(What this task involves):
Copy the data below exactly. Any pictures in it should be omitted.

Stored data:
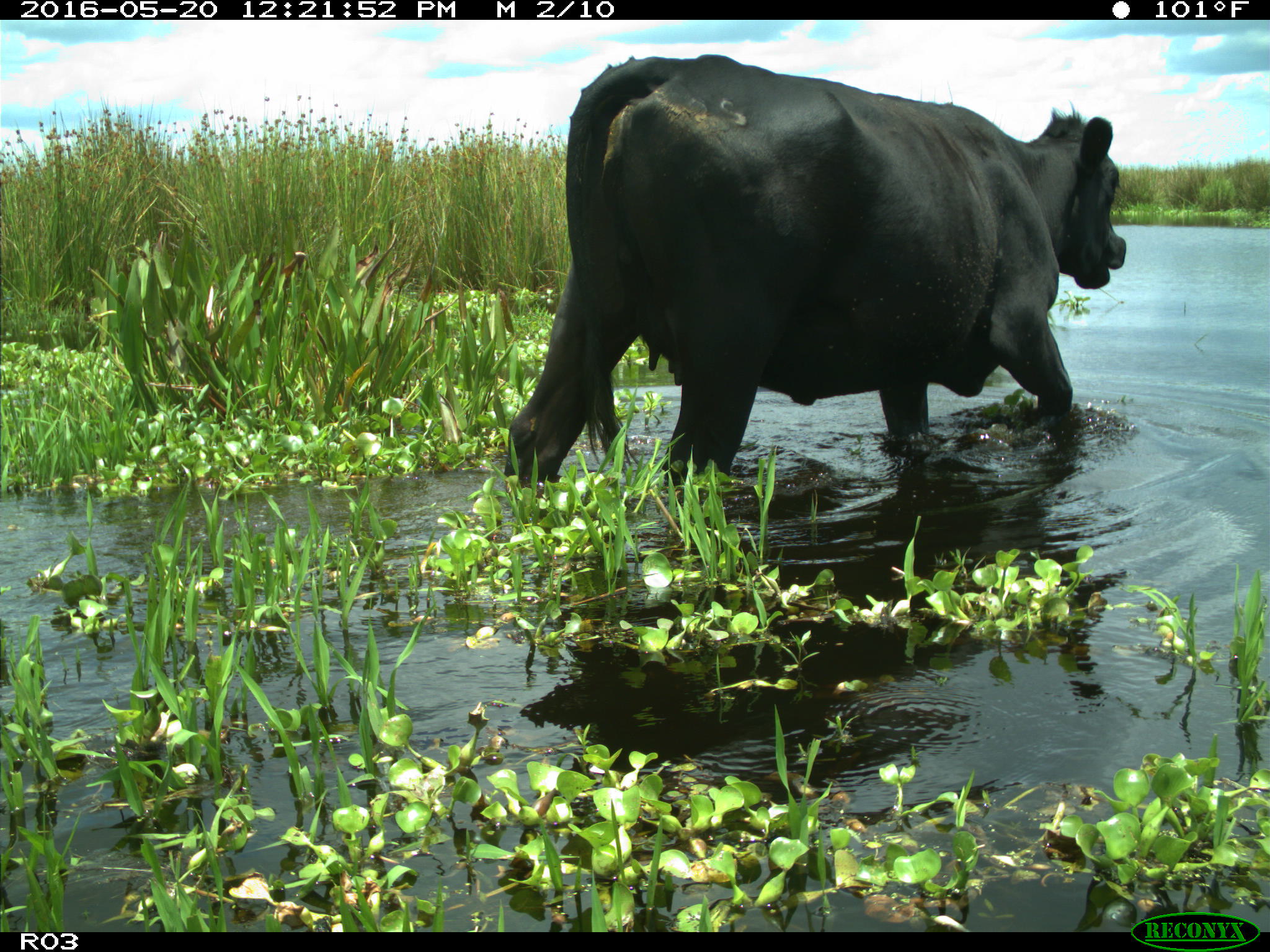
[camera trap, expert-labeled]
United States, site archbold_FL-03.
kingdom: Animalia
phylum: Chordata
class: Mammalia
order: Artiodactyla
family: Bovidae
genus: Bos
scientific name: Bos taurus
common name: domestic cow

(Reply to the task):
[camera trap, expert-labeled]
United States, site archbold_FL-03.
kingdom: Animalia
phylum: Chordata
class: Mammalia
order: Artiodactyla
family: Bovidae
genus: Bos
scientific name: Bos taurus
common name: domestic cow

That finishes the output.